The Asociación de Prensa de Honduras (Press Association of Honduras - APH), has made visible the risks of practicing this profession. Self-censorship and censorship are the characteristics of the institutional weakness that Honduran journalists face on a daily basis. These elements strongly stunt the evolution of objective, independent journalism and raise the question of what the role of journalism in social fields can be when information is strongly influenced and regulated by economic and political interests. Given this scenario, the alternative to have access to information seems to be through social networks. This progressive relevance of social networks as a source of “unbiased” information serves to underlie the ongoing trust crisis in politically and economically-dominated traditional media, which lead people to seek alternative sources. Some of them do not self-name because of the social risks they imply.
On the one hand, the rise of social media and the maturation of a democratic process have increased the demand for more unbiased sources of information capable to nurture and sustain the development of a more dignified and just society; on the other hand, the entrenched power dynamics dominating both the political and the media spheres tend to serve the interests of the owners of local media and extensively of transnational communication companies.
The professional challenges faced by Honduran journalism can be summarised as follows:
First, there is a need to adapt to new technologies. Social networks and online communities have become a necessity in the development of journalism, in order to inform in an increasingly interconnected world (local and global). Platforms such as Twitter or Facebook are changing the way journalists work. The immediacy and interaction with receivers have become essential elements.

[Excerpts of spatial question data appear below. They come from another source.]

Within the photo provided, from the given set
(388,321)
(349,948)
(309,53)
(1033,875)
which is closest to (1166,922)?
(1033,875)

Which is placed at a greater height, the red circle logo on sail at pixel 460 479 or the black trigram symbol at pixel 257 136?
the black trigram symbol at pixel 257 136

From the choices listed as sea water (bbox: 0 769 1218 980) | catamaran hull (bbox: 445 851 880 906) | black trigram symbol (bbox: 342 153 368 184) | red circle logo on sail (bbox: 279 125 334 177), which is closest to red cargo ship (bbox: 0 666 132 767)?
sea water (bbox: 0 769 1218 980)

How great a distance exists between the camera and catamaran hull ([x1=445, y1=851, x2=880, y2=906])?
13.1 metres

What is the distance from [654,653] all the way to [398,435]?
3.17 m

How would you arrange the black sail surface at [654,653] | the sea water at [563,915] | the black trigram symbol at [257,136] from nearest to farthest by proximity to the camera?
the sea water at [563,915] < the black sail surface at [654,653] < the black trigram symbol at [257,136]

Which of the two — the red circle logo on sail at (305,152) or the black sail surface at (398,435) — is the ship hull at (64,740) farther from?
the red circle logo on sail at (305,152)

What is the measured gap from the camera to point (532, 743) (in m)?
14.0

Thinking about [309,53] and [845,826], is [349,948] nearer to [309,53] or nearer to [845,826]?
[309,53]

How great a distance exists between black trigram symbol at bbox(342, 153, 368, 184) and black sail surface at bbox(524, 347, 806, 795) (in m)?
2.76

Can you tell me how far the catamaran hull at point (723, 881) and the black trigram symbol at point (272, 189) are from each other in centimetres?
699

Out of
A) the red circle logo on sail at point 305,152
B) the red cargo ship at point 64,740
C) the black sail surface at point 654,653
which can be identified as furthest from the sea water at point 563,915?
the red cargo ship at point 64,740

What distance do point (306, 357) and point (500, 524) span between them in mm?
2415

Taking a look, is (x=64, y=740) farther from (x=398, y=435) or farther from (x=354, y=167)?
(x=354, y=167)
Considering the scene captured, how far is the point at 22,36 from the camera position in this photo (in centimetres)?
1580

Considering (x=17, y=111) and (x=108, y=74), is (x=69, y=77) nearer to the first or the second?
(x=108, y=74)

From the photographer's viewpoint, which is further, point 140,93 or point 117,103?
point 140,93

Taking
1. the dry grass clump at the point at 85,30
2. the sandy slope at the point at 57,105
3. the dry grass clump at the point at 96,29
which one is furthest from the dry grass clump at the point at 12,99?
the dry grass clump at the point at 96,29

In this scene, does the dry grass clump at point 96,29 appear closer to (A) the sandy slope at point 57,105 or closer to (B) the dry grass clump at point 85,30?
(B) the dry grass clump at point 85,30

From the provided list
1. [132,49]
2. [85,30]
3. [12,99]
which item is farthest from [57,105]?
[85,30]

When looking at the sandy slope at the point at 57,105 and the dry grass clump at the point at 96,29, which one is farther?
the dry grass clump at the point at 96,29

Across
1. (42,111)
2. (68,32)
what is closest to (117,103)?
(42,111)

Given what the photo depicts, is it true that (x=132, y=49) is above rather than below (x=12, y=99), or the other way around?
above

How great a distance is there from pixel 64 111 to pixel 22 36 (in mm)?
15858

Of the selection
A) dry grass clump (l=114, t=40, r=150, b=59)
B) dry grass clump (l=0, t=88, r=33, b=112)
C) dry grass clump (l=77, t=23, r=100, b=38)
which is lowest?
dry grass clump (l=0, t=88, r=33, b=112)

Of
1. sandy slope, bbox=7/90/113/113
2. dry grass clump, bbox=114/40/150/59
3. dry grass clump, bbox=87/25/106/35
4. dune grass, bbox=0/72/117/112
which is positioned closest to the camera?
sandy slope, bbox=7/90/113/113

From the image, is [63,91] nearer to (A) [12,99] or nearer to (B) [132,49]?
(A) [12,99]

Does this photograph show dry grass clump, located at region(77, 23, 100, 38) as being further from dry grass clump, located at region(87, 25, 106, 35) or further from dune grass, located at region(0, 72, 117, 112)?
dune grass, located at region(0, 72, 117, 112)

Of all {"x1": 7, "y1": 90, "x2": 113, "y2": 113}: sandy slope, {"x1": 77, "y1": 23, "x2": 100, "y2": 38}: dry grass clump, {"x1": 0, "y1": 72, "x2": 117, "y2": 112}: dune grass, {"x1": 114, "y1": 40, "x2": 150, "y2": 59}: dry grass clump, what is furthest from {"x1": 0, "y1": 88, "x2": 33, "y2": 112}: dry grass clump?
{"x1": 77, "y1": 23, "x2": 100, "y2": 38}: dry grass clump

Second, there is the challenge of achieving the highest degree of credibility possible. The proliferation of information has caused the number of news published on the same subject to be very high and of questionable credibility.

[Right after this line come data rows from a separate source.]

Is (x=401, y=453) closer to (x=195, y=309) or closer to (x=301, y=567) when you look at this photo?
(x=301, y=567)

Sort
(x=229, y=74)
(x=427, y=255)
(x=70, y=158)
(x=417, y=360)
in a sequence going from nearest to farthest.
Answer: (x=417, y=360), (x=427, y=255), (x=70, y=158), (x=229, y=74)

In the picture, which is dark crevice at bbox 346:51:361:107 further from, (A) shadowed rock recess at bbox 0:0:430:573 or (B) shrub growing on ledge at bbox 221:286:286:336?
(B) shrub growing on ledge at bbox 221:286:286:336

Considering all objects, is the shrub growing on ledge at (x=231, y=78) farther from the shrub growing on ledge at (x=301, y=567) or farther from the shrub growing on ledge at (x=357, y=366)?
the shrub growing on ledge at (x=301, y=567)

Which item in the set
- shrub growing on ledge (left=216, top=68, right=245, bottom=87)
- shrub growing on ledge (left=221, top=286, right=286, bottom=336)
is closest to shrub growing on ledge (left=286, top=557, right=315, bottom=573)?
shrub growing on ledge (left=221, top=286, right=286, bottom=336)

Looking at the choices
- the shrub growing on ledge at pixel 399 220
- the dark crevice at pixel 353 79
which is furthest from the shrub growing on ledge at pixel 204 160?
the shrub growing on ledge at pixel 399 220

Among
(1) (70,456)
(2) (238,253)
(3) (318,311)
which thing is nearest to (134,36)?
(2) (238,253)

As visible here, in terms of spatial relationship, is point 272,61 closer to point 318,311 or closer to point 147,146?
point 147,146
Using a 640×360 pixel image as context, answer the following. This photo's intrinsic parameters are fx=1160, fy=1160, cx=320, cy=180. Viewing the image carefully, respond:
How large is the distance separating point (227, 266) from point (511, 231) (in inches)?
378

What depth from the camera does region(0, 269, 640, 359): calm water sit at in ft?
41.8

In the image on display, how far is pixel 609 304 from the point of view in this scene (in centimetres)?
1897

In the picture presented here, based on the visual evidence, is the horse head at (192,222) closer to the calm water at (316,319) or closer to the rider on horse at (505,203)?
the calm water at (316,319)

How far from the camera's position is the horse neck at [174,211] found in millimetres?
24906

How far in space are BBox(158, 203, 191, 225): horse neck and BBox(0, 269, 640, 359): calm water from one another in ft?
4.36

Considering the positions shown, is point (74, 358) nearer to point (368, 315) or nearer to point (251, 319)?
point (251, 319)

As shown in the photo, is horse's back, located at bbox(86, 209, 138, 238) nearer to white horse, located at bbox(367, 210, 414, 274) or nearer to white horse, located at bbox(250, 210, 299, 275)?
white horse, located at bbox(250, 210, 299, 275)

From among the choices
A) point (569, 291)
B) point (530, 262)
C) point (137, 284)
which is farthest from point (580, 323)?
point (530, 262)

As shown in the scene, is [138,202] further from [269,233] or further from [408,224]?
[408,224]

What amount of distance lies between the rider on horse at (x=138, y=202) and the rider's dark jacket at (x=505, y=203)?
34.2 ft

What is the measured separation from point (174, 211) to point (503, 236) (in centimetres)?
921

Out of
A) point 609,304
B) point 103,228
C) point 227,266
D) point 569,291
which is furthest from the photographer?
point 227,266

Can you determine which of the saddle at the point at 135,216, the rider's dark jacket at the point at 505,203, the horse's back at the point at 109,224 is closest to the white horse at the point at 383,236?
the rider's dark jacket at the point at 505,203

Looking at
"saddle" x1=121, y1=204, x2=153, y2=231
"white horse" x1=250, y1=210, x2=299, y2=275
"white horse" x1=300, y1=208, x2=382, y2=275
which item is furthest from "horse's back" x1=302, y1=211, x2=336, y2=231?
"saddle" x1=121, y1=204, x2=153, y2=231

Third, the existence of what is called branded content or sponsored content and the advertising linked to it is a potential obstacle to journalistic professionalism and its development, if information and advertising are not clearly differentiated.

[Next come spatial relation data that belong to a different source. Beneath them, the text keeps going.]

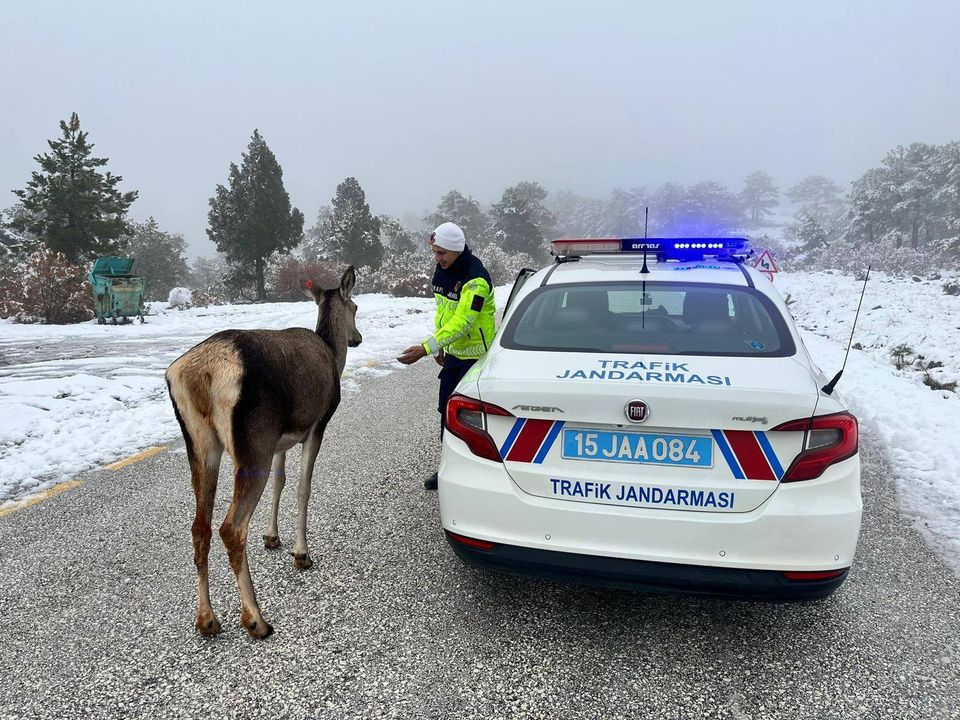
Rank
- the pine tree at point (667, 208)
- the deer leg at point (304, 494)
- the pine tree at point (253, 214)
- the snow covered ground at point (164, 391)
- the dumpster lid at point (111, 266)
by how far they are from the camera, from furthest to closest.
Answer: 1. the pine tree at point (667, 208)
2. the pine tree at point (253, 214)
3. the dumpster lid at point (111, 266)
4. the snow covered ground at point (164, 391)
5. the deer leg at point (304, 494)

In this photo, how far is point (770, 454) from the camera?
7.49 feet

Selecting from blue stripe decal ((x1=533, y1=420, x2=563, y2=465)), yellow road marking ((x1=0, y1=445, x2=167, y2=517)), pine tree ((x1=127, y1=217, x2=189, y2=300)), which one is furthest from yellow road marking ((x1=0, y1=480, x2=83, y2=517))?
pine tree ((x1=127, y1=217, x2=189, y2=300))

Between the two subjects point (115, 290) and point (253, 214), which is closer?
point (115, 290)

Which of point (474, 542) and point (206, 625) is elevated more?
point (474, 542)

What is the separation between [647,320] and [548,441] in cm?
114

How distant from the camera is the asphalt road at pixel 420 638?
2.29m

In Honduras, State intervention in the media system is high, as media are not aware of their social role, nor are they struggling to maintain journalistic autonomy from the State. According to the social scholar Víctor Meza (Meza, 2002) "the democratic State also contains, within it, the forces that aim to control the press. The search for the submission of the press involves the need to create a "friendly press", discreetly conciliatory, suspiciously tolerant and understanding, not censored but seduced, attracted."
Hence, the Ley de rescate y promoción del sector de comunicaciones (Law on Rescue and Promotion of Communications) shows a clear evidence of this intervention in the media. A situation that limits media operations and makes them subject to the State. The functions of communication companies include the task of informing about the initiatives of the State, which have a formative and informative nature, that is, to benefit the population without excluding the media, to which, for their Democratic devotion is rewarded with punishment and censorship.